02-06-2012 06:33 PM
I'm analysing a dataset that has a binary dependent variable (bird presence or absence), several fixed factors (vegetation height, vegetation density, etc.), and both g and r-side random effects. I know that because my models contain r-side random effects that I cannot use either Laplace or QUAD approximations to get valid AIC values for model comparisons. So is there any way to compare different models?
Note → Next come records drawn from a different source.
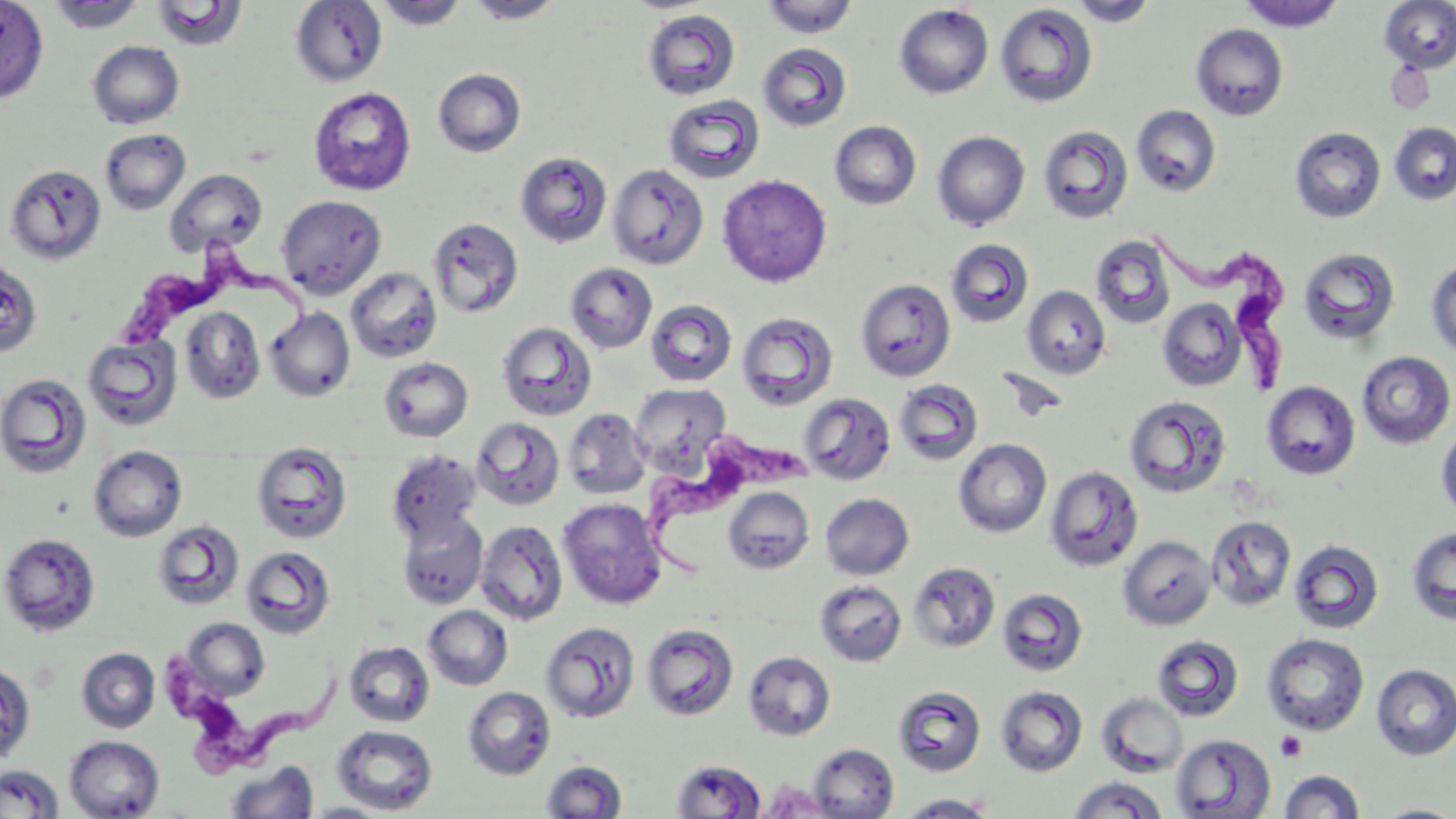

Approximate bounding boxes as (x1, y1, x2, y2) in pixels.
Trypanosoma brucei: (1142, 226, 1298, 399), (122, 237, 336, 356), (634, 427, 815, 577), (151, 648, 353, 780).
No Plasmodium falciparum, Plasmodium ovale, Plasmodium malariae, Plasmodium vivax, or Babesia divergens observed.

Summary:
  - Platelet locations (subset): (1276, 731, 1306, 761)
  - Uninfected red blood cell locations (subset): (0, 0, 49, 104), (760, 0, 859, 39), (1067, 0, 1160, 27), (1237, 0, 1346, 31), (1379, 0, 1456, 72), (46, 1, 147, 33), (151, 1, 247, 51), (290, 1, 388, 87), (370, 1, 471, 30), (463, 1, 567, 23), (894, 4, 994, 99), (994, 4, 1098, 108), (642, 9, 741, 101), (1191, 23, 1288, 121), (87, 40, 184, 129), (758, 42, 852, 132), (433, 68, 526, 157), (308, 86, 416, 196), (663, 94, 765, 184), (1131, 105, 1221, 197), (829, 120, 922, 210), (1389, 122, 1456, 205), (1037, 125, 1134, 225), (1290, 127, 1387, 223), (99, 128, 191, 215), (932, 130, 1030, 230), (514, 151, 613, 248), (4, 163, 106, 265), (607, 163, 709, 270), (165, 168, 268, 258), (717, 174, 832, 287), (276, 194, 387, 298), (428, 217, 524, 319), (1090, 235, 1177, 328), (945, 238, 1034, 327), (1298, 247, 1401, 345), (0, 258, 42, 358), (1426, 258, 1456, 358), (565, 262, 657, 353), (345, 267, 442, 363), (855, 278, 956, 382), (1022, 285, 1111, 379), (1157, 298, 1247, 391), (645, 299, 737, 387), (180, 306, 265, 404), (264, 307, 356, 402), (736, 311, 839, 411), (497, 322, 597, 421), (83, 335, 183, 431), (1357, 351, 1455, 449), (378, 357, 473, 442), (0, 373, 93, 478), (893, 379, 984, 466), (1261, 381, 1360, 480), (630, 383, 732, 474), (799, 385, 984, 472), (799, 391, 896, 486), (1123, 395, 1232, 498), (562, 407, 651, 500), (471, 417, 565, 510), (1435, 421, 1456, 521), (953, 438, 1051, 537), (251, 444, 353, 544), (88, 445, 188, 542), (386, 449, 483, 543), (1044, 465, 1143, 571), (723, 487, 815, 574), (820, 493, 914, 579), (558, 498, 667, 610), (396, 511, 488, 608), (1206, 515, 1297, 611), (152, 520, 245, 611), (475, 520, 568, 625), (1405, 525, 1456, 625), (0, 532, 101, 637), (1118, 535, 1217, 631), (1288, 538, 1384, 634), (241, 546, 336, 639), (907, 561, 1000, 652), (814, 580, 907, 666), (997, 587, 1089, 677), (423, 605, 513, 690), (181, 617, 270, 700), (541, 621, 640, 724), (641, 623, 739, 721), (1261, 633, 1370, 735), (1152, 635, 1245, 722), (344, 640, 435, 727), (76, 648, 160, 733), (743, 651, 836, 741), (0, 662, 36, 765), (1371, 663, 1456, 761), (995, 685, 1088, 776), (462, 686, 556, 780), (893, 686, 987, 777), (1096, 692, 1188, 778), (332, 725, 438, 814), (1171, 734, 1276, 818), (64, 735, 165, 818), (807, 743, 898, 819), (671, 759, 766, 818), (541, 760, 627, 818), (226, 761, 319, 818), (1, 764, 64, 819), (1279, 769, 1365, 818), (1068, 776, 1169, 818), (759, 779, 835, 817), (895, 793, 998, 818), (301, 802, 396, 818), (1371, 803, 1456, 818)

For example, I'd like to compare a model that just has overrall vegetation density vs a model that includes density of several different vegetation types to see which one best explains bird presence or absence (i.e., do we need to spend the time measuring all types of vegetation or can we lump all of them together and explain bird presence just as well). Are there any other clues for model selection that I can use, I know I can't use any of the pseudo-AIC values for model comparisons. Thanks for any help!
02-15-2012 08:45 PM
McCullagh and Nelder recommend also using the dispersion scale parameter to compare GL(M)Ms. The closer to unity the better you model and data meet the assumed residual distribution. They also suggest using the (in your case, Generalized) Chi-square(improvement)-to-DOF ratio approximation of same, which GLIMMIX produces. This statistic does not have a formal distribution and so cannot be used in a significance test of improvement with a P-value, but still can be used to identify models that, given their fixed and random effect specifications, more (or less) closely meet the (binomial logit in your case) specified distribution. Due to the both the approximation and the lack of formal test statistic distribution you would be safer to group the 'best' few together and use some other, even less formal criteria to choose amongst them (or maybe show the main inferences of interest do not materially change amongst the group).